The Effects of Preperitoneal Carbon Dioxide Insufflation on Cardiopulmonary Function in Pigs

BACKGROUND AND OBJECTIVES: Although considerable experimental and clinical knowledge exists on the physiology of pneumoperitoneum, insufflation of the preperitoneal space has not been extensively studied. The purpose of this study is to evaluate the physiology associated with preperitoneal carbon dioxide (CO(2)) insufflation in a porcine model. METHODS: Eleven pigs weighing 35 to 45 kg were anesthetized and placed on mechanical ventilation. A pulmonary artery catheter and an arterial line were inserted. Balloon dissection of the preperitoneal space and insufflation to 10 mm Hg for 1.5 hours, followed by an increase to 15 mm Hg for an additional 1.5 hours, was performed. Hemodynamic and arterial blood gas values were determined every 15 minutes throughout the stabilization and three-hour insufflation period. Hemodynamic parameters and blood gas values were analyzed using one-way analysis of variance with respect to insufflation time and pressure.
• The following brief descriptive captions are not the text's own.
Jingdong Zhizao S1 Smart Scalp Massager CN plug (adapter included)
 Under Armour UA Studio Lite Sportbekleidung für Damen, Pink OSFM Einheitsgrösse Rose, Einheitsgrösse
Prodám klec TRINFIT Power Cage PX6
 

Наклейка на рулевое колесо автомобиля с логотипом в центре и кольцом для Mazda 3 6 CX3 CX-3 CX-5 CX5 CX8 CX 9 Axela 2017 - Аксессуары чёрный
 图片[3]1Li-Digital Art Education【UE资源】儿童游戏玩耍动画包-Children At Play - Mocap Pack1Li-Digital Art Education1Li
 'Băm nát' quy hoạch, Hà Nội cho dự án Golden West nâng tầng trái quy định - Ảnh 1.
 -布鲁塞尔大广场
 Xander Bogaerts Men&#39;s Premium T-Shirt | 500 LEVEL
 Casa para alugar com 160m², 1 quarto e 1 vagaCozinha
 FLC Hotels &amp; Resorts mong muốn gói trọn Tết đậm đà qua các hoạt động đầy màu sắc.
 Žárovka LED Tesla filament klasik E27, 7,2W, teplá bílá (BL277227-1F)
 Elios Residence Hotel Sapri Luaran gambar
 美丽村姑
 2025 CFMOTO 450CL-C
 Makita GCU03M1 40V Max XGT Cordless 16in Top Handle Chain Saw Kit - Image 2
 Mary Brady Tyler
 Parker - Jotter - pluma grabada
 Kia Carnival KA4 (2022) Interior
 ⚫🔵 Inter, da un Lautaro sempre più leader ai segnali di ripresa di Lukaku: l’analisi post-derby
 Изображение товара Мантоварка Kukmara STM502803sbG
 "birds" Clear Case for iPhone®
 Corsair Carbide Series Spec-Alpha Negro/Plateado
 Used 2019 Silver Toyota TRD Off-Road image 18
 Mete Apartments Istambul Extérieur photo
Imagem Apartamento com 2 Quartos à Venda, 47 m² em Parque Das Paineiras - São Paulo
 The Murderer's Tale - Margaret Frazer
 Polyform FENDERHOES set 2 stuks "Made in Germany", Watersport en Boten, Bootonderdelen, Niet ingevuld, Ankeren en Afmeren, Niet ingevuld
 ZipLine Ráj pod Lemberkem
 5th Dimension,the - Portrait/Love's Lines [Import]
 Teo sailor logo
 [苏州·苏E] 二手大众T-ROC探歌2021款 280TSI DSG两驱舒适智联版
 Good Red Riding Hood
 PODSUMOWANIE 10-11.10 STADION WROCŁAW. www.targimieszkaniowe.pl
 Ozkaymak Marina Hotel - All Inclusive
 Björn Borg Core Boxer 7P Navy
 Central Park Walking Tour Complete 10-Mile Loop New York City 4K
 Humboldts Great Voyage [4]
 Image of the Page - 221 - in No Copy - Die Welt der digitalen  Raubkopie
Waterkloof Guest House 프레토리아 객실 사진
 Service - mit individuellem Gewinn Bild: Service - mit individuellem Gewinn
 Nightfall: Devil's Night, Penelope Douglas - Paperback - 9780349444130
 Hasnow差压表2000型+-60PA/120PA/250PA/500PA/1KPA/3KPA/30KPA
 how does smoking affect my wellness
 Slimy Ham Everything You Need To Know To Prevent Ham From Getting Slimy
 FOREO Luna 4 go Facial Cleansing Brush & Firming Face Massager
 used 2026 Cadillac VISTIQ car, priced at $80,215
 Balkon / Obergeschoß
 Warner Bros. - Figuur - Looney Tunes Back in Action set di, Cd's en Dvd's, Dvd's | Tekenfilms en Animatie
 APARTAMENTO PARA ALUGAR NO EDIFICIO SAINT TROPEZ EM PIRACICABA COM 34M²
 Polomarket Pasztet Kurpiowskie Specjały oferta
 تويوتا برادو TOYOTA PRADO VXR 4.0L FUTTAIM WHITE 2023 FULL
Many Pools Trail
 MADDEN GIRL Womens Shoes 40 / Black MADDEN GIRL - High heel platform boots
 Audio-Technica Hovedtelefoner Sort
RESULTS: Analysis of hemodynamics (CO, CVP, PAD, PAS, PCWP) did not demonstrate statistical significance with respect to time. However, there was a statistical difference in CO (p=.01), CVP (p<.01), and PCWP (p=.034) when comparing a pressure of 15 mm Hg to a pressure of 10 or 0 mm Hg. The other parameters did not demonstrate significant differences among the three pressure groups. Arterial PCO(2) and pH were highly significant with respect to time (p<.01 and P<.01, respectively) and among the pressure groups (p<.01 and P<.01, respectively). CONCLUSIONS: Insufflation of the preperitoneal space with CO(2) gas does not cause significant alterations in hemodynamics and blood gas changes at a pressure of 10 mm Hg. However, when a pressure of 15 mm Hg is used to insufflate this space, there is evidence of decreased pH and cardiac output, with elevated CVP and CO(2) retention. This correlates with greater pneumodissection of the gas within the layers of the abdominal wall when elevated pressures are used.